A healthy mouth allows children to speak, smile, chew, taste, and swallow properly, while and unhealthy mouth can lead to gum disease, pain, difficulty concentrating, school absence, early tooth loss, and eventually even chronic health problems. It is estimated that as many as 17 million children suffer from untreated tooth decay, making it the single most common chronic childhood disease in the U.S. According to the CDC, tooth decay affects more than 25% of U.S. children ages 2-5, and 50% of children ages 12-15, costing billions of dollars every year. Fortunately all of these things are preventable with some simple strategies for good oral health care that parents can do, and teach children as well.

Visit the Dentist Early and Often

Your child’s first dental visit should occur when s/he first develops teeth, and certainly no later than his/her first birthday. Even though children don’t have all their teeth by this time, seeing a pediatric dentist early can help parents learn proper oral care strategies for each critical stage of a child’s development. Continue seeing the dentist for check-ups every 6 months, or more often based on the advice of your dentist. You can also bring your child to The Dental Clinic at Roseman University for our annual Give Kids a Smile® event, where we offer free dental exams, cleaning, and x-rays, plus a $50 voucher to each child to attends, which can be used at the Dental Clinic for future treatment.

Brush and Floss Daily

Parents should clean children’s teeth starting when the first teeth appear through the gums. In the early stages of tooth development, you can use a clean washcloth with water or moist piece of gauze to wipe down the gums and teeth twice a day to prevent plaque. As more teeth develop, use a child-size toothbrush with soft bristles, and about half of a pea-sized amount of toothpaste specially formulated for children at least twice a day. Try to floss once a day as well.

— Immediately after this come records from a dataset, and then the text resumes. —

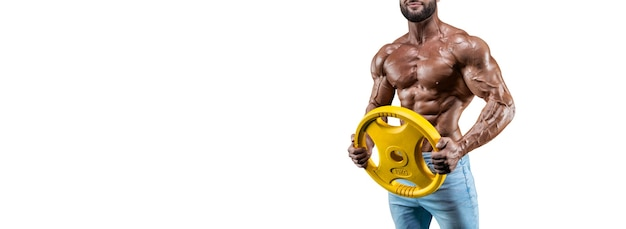 Нет имени сексуальный мускулистый мужчина в джинсах, позирует на белом фоне с гантелями. бодибилдинг и фитнес-концепция. смешанная техника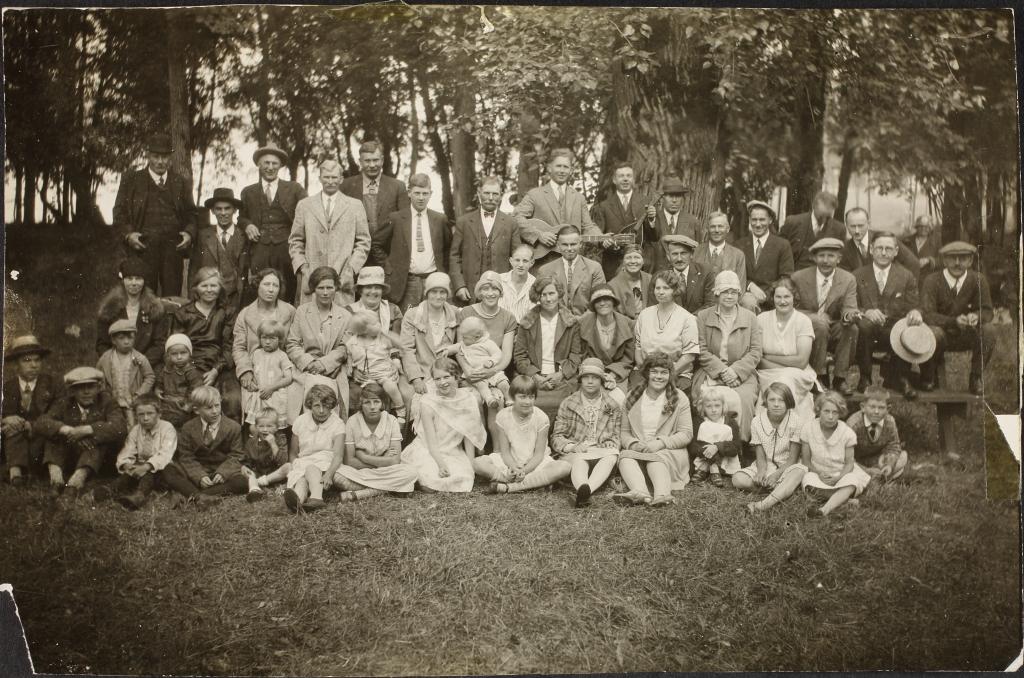 ERAF.9595.1.19.4. Seattle'i Eesti Tööliste Klubi grupifoto koos külalistega Tacomast, Bellinghamist, Plaine'ist ja Brush-Prairie'st 1928. aasta juulis.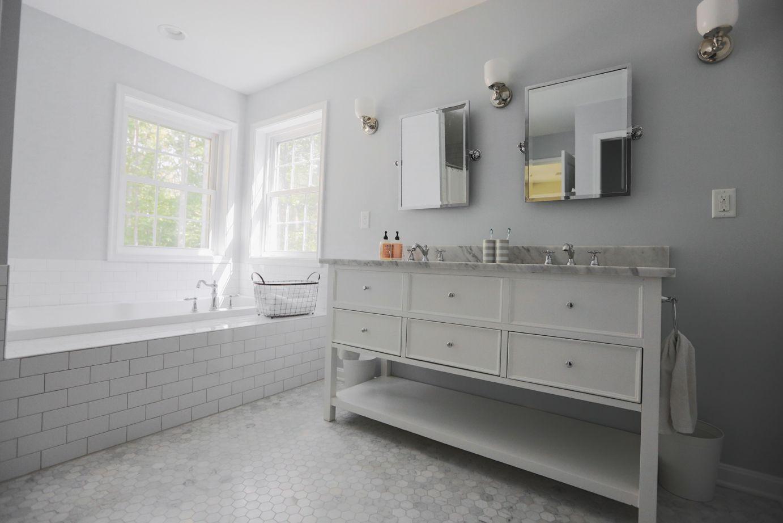 6a00d8341dabcb53ef017d40d60d7b970c pi 1 382 922 pixels for Master bathroom grey tile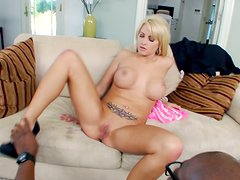 Jessica Nyx produces much juice while riding a black rod
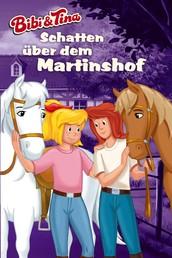 Bibi & Tina - Schatten über dem Martinshof - Roman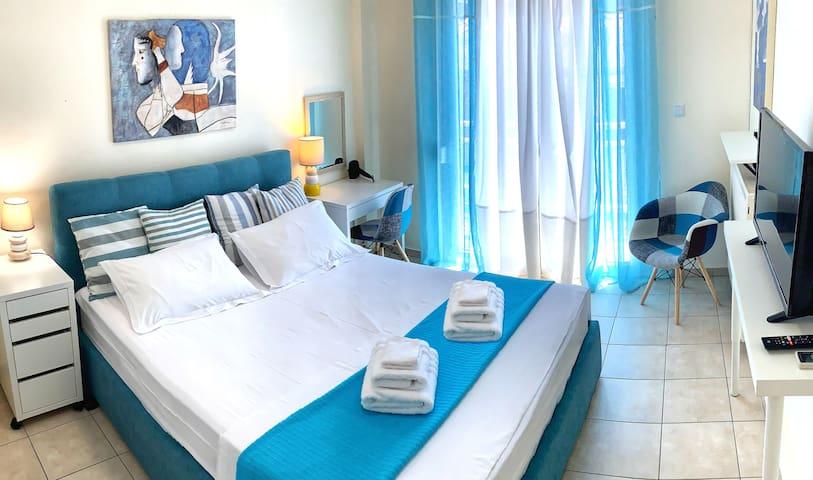 2nd Bedroom: Queen-size comfortable bed +TV +AC +hairdryer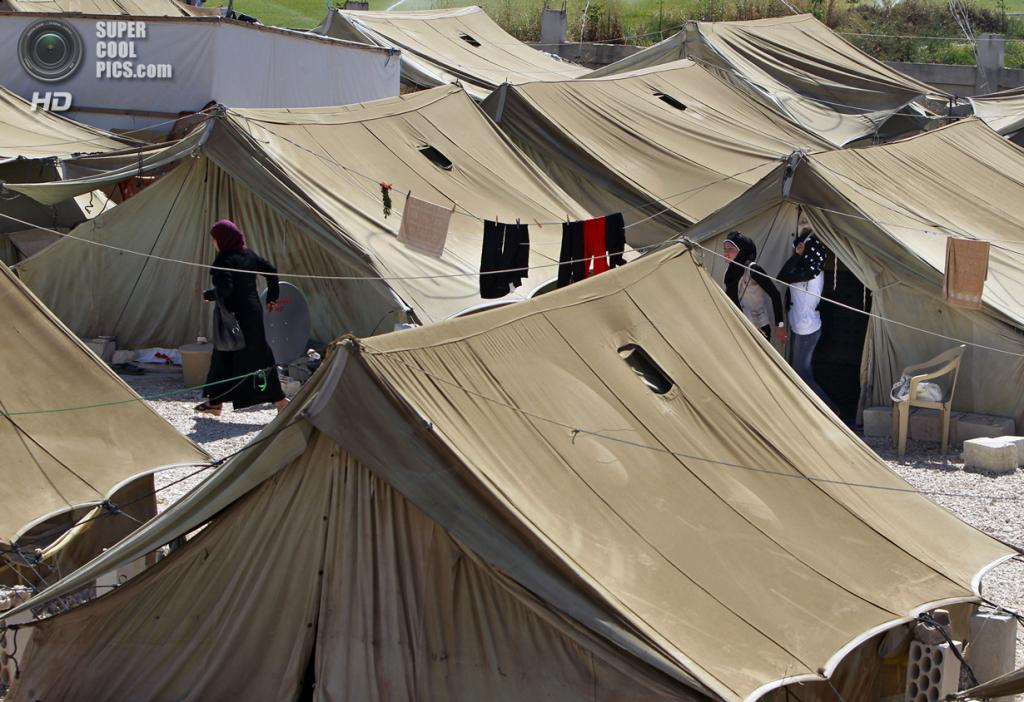 Ливан. Мардж. В лагере для сирийских беженцев. (AP Photo/Bilal Hussein)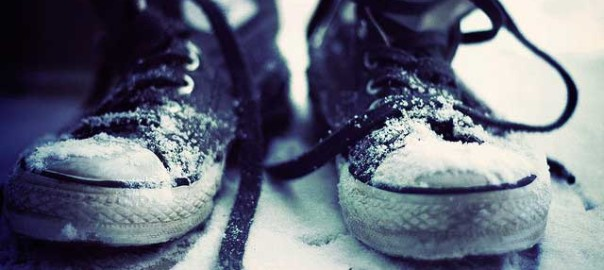 how to cure sweaty cold feet in winter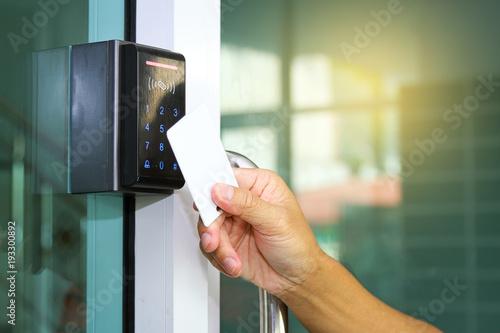 Fotografía  Close-up hand inserting keycard to lock and unlock door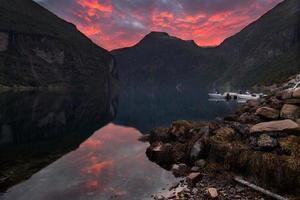 coucher de soleil dans le fjord de geiranger photo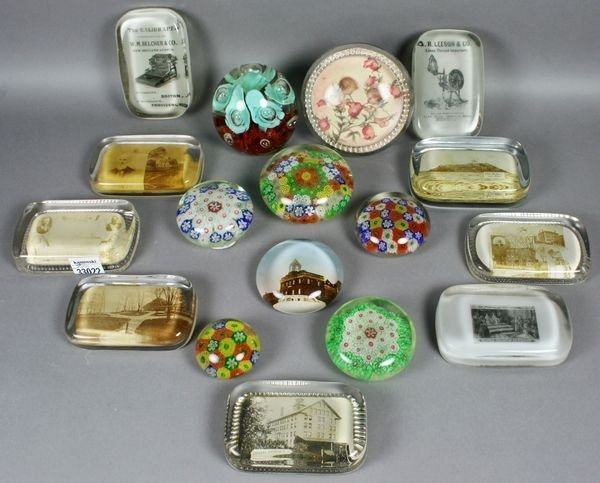 3011: Lrg. Collection of Antique Paperweights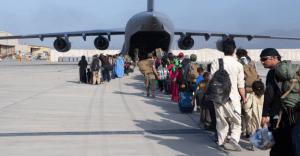 Casi 50 estudiantes del área de Sacramento aún no pueden salir de Afganistán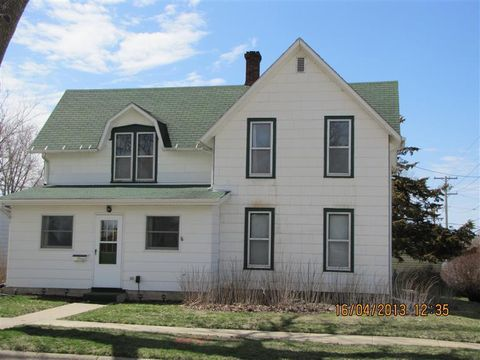 Photo of 214 N Eliza St, Maquoketa, IA 52060
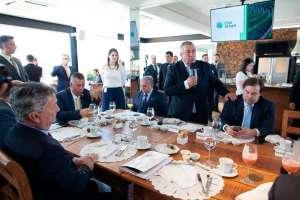 CNA recebe FPA e presidente da Câmara para debater pautas prioritárias para o setor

When children are old enough to begin brushing teeth on their own, supervise the process to ensure that children clean all their teeth adequately, and that they do not swallow toothpaste (especially if it contains fluoride).

Get Sealants

Sealants are a small plastic coating applied to a child’s teeth to prevent tooth decay and cavities by keeping food and germs out of the grooves of teeth. They are most often applied to molars (which develop between the ages of 6-12), and can be applied quickly during a regular check-up or cleaning. They usually last between five and 10 years, and can be reapplied if they break or fall out.

Use Fluoride

Fluoride is a mineral that helps strengthen tooth enamel by making it more resistant to attacks from plaque bacteria and sugar in the mouth, which cause decay. Fluoride can occur naturally in water and foods, but if there is not enough fluoride in your area, you may need to supplement your child’s intake with toothpaste, drops, or tablets, based on the advice of your dentist. However, ingesting too much fluoride can be toxic for children, so be sure to follow the advice of your dentist on how much fluoride is enough, and supervise children whenever they are brushing with fluoride toothpaste to ensure they spit it out.

Eat Healthy Meals

Nutritious foods, such as vegetables, fruits, protein, and whole grains can contribute to a healthy mouth, while unhealthy foods, especially those high in sugar, can lead to tooth decay and other chronic health conditions. Limiting the amount of sugar children eat, such as candy and sugary drinks, can also help avoid early tooth decay.